Occorre un cambiamento radicale per ridare dignità alla città (di Giuseppe Florio).

Il candidato Guarini guarda al suo futuro ed espone il suo programma.

Che abbia dismesso gli abiti da militare per calarsi nel ruolo di candidato sindaco lo si capisce da qualche dettaglio. Arriva in ritardo all'appuntamento, è incline all'umorismo, non elude affatto le domande dirette («Il competitor più simpatico? Mingolla. Il più antipatico? Molfetta»). L'ammiraglio Emilio Guarini ci tiene insomma a mostrarsi umano, troppo umano e non necessariamente schiacciato nel polo di destra: «Siamo movimenti civici alleati con partiti di destra, la nostra collocazione è quella dell'area liberale». Lo accompagnano la moglie Angela, appassionata di “House of cards” e quindi sua presunta stratega, il fidato amico Antonio Mitrugno, l'addetto stampa Agnese Poci: più una cerchia degli affetti che veri e propri pretoriani.
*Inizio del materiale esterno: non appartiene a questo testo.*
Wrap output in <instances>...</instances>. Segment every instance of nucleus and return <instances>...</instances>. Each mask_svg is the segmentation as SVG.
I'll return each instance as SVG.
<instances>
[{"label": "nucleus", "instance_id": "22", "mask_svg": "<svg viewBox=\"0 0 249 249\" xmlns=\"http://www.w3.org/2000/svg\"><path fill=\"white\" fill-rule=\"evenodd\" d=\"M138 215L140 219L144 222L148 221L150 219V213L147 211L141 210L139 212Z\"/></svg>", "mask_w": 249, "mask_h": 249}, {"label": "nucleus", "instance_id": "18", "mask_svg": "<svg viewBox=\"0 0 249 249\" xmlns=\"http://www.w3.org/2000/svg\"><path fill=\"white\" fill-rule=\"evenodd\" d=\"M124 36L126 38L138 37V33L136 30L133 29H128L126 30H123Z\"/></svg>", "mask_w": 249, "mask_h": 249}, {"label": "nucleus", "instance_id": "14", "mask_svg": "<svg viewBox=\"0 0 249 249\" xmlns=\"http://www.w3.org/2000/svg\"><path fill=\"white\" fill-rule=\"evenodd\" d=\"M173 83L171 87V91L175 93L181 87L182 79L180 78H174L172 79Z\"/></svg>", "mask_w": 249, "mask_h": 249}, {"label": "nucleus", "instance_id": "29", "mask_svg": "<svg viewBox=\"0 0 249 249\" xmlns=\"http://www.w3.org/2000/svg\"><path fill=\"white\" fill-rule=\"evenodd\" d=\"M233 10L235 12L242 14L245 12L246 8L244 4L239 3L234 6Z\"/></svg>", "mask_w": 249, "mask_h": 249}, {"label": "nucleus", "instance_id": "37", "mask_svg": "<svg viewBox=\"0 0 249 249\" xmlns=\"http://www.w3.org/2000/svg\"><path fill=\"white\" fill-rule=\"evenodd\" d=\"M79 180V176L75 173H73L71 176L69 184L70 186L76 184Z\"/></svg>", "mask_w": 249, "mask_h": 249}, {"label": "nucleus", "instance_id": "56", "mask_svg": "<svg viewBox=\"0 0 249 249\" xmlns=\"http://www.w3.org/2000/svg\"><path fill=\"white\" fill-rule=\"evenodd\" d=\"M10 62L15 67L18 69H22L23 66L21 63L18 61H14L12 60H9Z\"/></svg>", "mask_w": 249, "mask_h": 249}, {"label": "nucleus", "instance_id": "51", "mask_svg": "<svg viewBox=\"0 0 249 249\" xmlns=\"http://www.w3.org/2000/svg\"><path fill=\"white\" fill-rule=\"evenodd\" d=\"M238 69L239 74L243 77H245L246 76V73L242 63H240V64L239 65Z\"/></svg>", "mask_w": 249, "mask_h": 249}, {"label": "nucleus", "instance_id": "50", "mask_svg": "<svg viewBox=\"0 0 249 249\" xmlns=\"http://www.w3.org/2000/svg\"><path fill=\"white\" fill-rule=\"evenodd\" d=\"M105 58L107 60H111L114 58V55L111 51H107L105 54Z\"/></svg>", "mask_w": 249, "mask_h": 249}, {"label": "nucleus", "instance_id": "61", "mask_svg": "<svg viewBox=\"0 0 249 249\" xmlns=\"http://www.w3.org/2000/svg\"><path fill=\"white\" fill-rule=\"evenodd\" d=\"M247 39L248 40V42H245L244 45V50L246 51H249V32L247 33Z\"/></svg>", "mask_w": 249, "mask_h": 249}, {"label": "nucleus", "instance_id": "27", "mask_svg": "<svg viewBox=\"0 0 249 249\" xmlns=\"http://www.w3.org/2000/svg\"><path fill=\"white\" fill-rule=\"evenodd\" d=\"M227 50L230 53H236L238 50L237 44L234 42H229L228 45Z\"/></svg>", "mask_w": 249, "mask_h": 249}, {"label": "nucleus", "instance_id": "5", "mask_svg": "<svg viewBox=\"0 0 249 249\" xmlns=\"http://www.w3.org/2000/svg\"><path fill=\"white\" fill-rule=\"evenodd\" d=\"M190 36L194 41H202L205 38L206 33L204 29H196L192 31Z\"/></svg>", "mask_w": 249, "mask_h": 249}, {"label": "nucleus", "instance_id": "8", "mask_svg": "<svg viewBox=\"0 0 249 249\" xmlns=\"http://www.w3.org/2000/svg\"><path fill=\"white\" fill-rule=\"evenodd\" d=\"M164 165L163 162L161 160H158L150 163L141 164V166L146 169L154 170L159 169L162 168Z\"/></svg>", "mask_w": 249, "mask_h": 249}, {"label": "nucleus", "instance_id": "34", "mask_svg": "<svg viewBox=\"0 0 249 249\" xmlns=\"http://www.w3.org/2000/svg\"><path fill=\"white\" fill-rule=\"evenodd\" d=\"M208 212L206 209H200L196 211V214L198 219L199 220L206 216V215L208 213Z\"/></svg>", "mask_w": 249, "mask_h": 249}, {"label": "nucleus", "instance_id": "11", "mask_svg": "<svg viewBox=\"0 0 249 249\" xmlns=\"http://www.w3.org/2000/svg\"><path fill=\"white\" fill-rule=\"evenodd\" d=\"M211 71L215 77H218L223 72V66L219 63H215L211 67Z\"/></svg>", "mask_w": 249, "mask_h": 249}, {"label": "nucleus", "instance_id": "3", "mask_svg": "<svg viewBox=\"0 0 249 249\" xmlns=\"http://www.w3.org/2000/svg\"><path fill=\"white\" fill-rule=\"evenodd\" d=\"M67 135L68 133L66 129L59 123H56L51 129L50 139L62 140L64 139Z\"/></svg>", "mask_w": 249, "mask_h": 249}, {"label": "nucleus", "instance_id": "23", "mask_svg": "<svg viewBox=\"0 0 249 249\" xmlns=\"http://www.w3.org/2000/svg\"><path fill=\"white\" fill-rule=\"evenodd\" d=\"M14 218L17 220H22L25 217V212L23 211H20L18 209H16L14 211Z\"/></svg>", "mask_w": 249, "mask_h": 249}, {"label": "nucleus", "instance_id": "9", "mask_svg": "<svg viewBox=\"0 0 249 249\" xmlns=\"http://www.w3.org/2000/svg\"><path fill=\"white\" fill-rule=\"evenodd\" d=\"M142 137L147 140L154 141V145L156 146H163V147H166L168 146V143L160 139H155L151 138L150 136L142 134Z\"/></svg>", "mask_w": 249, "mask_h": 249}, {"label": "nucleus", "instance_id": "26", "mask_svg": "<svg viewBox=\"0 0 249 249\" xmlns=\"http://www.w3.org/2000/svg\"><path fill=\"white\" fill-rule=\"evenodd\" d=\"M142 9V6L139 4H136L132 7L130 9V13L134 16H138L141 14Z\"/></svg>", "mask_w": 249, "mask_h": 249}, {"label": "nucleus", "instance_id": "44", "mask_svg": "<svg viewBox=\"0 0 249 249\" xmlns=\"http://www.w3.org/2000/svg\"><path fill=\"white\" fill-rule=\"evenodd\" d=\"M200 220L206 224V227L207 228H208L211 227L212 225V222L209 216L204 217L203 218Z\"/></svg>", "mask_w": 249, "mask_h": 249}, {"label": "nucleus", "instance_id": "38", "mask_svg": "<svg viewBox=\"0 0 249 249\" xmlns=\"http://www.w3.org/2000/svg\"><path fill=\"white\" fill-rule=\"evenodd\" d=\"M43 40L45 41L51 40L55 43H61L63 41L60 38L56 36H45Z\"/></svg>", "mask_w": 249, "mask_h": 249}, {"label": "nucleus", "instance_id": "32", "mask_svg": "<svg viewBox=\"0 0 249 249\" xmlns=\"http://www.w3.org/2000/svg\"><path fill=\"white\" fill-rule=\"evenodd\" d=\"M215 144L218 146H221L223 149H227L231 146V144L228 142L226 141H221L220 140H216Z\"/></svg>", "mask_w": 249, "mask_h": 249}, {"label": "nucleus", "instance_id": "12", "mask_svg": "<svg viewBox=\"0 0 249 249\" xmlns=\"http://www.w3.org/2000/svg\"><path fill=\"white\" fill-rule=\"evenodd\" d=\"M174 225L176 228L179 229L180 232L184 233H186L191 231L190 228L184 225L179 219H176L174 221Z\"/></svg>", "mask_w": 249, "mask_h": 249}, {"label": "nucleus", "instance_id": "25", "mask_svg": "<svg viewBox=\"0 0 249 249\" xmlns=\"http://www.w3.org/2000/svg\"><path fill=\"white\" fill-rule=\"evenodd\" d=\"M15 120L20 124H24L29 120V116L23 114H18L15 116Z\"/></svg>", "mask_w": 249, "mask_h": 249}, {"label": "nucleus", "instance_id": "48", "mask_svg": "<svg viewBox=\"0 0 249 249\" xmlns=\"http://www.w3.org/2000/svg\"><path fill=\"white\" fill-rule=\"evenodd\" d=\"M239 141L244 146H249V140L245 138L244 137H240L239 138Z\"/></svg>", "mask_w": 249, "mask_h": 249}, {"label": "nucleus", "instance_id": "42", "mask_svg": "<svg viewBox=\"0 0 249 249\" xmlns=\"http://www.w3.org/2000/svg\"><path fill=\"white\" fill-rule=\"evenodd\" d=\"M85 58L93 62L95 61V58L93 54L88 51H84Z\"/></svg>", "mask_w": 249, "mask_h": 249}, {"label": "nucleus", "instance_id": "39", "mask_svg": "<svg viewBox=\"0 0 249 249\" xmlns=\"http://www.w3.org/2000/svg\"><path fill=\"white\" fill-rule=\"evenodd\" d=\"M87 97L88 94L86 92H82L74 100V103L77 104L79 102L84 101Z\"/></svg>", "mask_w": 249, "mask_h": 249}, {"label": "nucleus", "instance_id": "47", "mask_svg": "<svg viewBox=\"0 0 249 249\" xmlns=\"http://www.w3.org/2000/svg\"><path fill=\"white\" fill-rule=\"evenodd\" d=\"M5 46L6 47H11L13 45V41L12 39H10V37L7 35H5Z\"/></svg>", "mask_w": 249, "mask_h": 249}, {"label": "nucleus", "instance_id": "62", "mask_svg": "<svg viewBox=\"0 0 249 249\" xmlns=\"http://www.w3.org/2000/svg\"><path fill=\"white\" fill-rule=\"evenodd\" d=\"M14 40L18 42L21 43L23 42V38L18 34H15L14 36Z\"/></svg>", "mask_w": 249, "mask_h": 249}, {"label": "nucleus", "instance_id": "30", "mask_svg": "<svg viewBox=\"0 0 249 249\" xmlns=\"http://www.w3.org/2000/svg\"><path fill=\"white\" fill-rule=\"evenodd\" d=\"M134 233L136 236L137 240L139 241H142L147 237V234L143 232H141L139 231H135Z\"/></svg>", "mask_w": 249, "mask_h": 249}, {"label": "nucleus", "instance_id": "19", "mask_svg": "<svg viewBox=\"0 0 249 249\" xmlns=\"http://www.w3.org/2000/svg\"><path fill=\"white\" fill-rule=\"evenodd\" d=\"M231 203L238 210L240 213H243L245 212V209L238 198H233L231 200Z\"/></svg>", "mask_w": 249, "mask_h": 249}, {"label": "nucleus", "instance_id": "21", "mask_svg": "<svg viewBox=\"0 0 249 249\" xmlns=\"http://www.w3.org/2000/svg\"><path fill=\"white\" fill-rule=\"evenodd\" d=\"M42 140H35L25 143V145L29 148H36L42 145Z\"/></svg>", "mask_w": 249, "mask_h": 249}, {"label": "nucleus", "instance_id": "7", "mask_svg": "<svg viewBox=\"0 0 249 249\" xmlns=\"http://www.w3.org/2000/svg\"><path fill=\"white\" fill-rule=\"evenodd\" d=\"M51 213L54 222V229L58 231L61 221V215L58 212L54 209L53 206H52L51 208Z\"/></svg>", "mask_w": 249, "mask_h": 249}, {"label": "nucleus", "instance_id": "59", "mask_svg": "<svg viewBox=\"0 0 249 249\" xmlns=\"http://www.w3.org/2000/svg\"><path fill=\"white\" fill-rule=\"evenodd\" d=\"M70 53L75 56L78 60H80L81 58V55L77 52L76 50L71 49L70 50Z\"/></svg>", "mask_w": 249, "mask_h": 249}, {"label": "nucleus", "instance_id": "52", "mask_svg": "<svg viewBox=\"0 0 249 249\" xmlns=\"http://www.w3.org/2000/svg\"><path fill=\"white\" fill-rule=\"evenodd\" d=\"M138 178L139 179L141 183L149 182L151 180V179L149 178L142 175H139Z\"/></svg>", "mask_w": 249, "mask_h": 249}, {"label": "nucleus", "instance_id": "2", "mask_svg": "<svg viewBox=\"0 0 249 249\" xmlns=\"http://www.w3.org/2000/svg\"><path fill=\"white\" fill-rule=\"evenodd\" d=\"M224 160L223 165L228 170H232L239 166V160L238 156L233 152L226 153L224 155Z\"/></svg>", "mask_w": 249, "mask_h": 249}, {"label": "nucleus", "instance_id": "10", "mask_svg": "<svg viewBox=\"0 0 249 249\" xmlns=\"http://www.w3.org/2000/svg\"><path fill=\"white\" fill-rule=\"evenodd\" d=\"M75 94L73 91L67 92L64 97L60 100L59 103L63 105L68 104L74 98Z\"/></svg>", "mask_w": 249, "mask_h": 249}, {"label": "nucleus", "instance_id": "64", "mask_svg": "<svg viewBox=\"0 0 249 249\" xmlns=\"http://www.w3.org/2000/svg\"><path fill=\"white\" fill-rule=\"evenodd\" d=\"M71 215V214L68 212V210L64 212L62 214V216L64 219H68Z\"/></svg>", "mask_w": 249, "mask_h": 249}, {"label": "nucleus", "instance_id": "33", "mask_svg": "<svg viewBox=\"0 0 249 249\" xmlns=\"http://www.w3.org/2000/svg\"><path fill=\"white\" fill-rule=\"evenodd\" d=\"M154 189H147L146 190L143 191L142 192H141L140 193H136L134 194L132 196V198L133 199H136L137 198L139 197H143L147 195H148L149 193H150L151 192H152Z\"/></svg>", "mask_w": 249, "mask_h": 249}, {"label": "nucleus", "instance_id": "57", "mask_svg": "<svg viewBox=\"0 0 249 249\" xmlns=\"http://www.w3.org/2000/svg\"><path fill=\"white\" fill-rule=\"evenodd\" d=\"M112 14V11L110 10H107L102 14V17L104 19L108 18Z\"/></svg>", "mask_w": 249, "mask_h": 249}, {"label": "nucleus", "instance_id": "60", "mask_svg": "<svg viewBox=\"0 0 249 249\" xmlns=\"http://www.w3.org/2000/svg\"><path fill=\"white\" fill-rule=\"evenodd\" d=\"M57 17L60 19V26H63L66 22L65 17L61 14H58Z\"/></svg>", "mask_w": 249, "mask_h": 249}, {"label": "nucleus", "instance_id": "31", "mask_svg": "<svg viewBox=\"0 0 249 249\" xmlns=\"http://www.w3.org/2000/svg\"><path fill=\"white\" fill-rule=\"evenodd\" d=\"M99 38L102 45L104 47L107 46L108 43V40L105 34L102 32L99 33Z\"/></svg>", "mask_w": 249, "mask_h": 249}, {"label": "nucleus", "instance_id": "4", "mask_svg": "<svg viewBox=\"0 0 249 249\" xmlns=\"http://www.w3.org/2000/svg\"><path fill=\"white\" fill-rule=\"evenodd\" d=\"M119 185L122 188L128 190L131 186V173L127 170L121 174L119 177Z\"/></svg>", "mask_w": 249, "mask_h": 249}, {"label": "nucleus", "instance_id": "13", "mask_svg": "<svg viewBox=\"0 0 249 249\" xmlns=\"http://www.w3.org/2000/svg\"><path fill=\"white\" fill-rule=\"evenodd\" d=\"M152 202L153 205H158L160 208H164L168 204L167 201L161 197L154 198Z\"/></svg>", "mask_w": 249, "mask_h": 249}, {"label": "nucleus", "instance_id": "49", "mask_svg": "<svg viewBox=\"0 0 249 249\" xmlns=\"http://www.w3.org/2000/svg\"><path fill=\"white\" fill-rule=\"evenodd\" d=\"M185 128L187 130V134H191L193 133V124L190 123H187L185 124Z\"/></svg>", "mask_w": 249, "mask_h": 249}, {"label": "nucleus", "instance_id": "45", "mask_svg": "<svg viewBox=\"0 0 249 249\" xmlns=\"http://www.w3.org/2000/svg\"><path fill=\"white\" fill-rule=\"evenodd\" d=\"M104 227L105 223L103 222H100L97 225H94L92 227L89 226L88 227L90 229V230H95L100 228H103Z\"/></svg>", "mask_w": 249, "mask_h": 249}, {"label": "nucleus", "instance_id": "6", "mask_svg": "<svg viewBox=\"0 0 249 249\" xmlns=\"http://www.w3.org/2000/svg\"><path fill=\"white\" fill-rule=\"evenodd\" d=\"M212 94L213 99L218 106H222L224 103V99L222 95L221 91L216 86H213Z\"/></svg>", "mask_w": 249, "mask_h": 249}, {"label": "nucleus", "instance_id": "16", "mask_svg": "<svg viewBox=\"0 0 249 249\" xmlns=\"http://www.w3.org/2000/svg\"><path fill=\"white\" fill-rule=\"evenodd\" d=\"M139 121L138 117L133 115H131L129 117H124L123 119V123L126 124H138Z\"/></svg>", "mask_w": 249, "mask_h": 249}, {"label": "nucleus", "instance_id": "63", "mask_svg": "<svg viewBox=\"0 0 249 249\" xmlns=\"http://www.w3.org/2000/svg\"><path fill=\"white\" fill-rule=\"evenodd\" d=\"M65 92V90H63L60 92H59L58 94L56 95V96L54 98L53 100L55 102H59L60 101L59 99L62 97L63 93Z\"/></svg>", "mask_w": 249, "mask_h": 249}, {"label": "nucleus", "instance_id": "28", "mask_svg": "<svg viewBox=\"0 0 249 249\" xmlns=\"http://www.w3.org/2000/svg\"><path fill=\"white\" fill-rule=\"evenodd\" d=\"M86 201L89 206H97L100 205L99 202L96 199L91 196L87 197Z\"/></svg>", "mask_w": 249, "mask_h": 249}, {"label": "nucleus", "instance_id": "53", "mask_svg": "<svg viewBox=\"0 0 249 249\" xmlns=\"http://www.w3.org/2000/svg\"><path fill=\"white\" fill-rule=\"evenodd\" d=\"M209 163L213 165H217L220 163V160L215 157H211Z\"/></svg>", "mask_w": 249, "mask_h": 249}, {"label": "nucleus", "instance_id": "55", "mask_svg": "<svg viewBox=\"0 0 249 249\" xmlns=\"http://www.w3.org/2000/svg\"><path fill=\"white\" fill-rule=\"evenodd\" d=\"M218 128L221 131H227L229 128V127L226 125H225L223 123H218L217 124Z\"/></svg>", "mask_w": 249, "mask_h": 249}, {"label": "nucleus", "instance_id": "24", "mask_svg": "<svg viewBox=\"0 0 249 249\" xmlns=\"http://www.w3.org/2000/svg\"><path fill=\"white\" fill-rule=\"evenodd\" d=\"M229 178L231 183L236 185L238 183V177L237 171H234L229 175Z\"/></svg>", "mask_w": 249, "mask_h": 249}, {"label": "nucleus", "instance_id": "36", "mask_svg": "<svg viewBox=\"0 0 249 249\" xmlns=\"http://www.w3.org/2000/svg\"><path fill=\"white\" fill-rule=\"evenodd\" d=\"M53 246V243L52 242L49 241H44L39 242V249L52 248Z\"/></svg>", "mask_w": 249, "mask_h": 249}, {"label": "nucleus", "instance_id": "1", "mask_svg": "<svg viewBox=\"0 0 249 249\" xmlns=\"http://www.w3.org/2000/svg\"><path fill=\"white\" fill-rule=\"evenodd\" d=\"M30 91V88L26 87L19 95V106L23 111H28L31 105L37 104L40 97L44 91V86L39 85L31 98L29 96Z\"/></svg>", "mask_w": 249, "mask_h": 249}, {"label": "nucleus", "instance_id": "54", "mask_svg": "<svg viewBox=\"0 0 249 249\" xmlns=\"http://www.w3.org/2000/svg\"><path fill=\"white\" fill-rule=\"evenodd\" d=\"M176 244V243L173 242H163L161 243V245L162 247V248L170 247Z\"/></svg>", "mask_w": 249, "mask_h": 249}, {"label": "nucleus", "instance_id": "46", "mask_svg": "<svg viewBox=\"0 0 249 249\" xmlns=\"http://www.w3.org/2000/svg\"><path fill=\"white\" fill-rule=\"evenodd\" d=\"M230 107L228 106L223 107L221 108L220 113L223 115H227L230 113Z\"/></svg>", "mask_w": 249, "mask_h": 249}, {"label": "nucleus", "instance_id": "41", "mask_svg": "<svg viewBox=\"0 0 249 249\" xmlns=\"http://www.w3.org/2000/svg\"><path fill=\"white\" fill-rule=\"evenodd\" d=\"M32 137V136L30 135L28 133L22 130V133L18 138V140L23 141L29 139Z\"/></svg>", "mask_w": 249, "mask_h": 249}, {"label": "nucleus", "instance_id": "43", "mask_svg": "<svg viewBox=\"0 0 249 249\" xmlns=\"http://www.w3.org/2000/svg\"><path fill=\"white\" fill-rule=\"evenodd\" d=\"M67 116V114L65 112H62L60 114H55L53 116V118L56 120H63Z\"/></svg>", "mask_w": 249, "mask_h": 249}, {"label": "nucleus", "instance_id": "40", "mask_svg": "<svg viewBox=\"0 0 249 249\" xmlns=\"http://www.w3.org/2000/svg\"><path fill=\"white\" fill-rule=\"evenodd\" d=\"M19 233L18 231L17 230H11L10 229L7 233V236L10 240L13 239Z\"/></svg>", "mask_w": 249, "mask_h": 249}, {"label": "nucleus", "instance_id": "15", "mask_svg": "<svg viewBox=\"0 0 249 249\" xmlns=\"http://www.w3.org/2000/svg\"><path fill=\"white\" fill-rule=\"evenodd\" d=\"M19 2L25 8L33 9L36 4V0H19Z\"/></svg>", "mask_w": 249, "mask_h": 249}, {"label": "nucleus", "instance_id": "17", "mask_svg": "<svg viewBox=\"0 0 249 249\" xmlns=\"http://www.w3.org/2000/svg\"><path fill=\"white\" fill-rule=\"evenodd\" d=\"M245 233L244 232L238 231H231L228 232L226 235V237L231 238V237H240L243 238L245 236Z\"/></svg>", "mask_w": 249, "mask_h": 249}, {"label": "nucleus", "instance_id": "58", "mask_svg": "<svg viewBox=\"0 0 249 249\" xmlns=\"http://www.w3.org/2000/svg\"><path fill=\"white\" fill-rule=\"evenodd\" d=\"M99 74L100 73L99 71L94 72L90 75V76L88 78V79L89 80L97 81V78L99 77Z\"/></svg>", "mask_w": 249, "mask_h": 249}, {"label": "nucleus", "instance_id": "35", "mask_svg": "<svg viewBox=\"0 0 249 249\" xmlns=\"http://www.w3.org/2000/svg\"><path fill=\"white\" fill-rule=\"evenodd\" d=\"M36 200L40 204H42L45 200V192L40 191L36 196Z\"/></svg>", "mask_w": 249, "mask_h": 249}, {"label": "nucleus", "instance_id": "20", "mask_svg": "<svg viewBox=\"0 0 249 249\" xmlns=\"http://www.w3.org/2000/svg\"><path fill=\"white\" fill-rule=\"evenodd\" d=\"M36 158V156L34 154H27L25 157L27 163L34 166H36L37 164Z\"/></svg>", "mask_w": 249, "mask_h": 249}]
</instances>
Chi vincerà le elezioni a Mesagne?
«Le situazioni stanno cambiando giorno dopo giorno ed ancora cambieranno nelle prossime settimane: quindi la prudenza è d'obbligo. L'entusiasmo però mi porterebbe a dire che vinciamo noi»
Quante liste la supporteranno?
«Ho dovuto far fatica a capire che il numero delle liste era importante ai fini della valutazione preventiva del risultato. Inizialmente ero più portato ad avere poche liste (una o due) ma di grande spessore, piuttosto che un gran numero ma riempito di persone che spesso malvolentieri si candidano. Mi sono poi reso conto che il mio primo convincimento non era quello vincente, per cui ho accettato qualche piccolo compromesso. Piccolo, però, perché le circostanze mi sono venute incontro. Siamo partiti orgogliosamente da soli, con due liste molto ben costruite, poi abbiamo registrato l'avvicinamento di Fratelli d'Italia, Progettiamo Mesagne e, credo di poter dire, Mesagne Moderata. Stiamo anche lavorando per allestire una lista di imprenditori in erba che hanno grandi idee ma che ancora si devono affermare».
Perché l'elettore dovrebbe votarla?
«Lo spiego facilmente. Mesagne ha in via prioritaria bisogno di un cambiamento radicale, in realtà predicato anche da tutti gli altri candidati. Io aggiungo che è da cambiare la mentalità con cui si gestisce la cosa pubblica. I due progetti di sinistra presentano un cliché e uomini assolutamente in linea con gli ultimi 20 anni. Riconosco in loro la massima onestà intellettuale ed anche il desiderio di portare a termine quello che propongono: ma non sono disposto a credere che possano avere la lucidità, la forza ed anche la stessa mentalità per riuscirci. La conclusione allora è scontata, se togli Mingolla e Molfetta, rimango io (giù risate dell'entourage, mentre neppure nomina Sabrina Didonfrancesco e Danilo Facecchia, n.d.r.)».
Se dovesse essere eletto sindaco, quale sarebbe la sua prima scelta politica forte?
«Non riesco ancora ad immaginare un atto amministrativo formale, ma certamente darò un segnale chiaro di pulizia intellettuale del sindaco, della giunta e del modo di gestire l'intera amministrazione. Il cittadino dovrà capire da subito che è cambiata l'aria dal punto di vista della moralità con cui viene governata la città!»
Perché fin qui era sporca?
«No, ma era cattiva. I cittadini devono acquisire nuove abitudini, non sarà più necessario credere nella raccomandazione per ottenere diritti e servizi acquisiti».
La progressione di Guarini verso le elezioni sembra acquistare energia man mano che ci si avvicina al 31 di maggio. La sua forza non risiede tanto nella pure straordinaria mobilitazione della grandi famiglie della borghesia conservatrice, tecnocratica ed anche un po' snob. L'ammiraglio guadagna maggiore consenso nella misura in cui riesce ad interpretare le istanze di quella larga fetta di società moderata che ha in uggia la sinistra, che dai tempi di Enzo Incalza cerca un condottiero e che oggi ripete come un mantra: «Uniti si vince».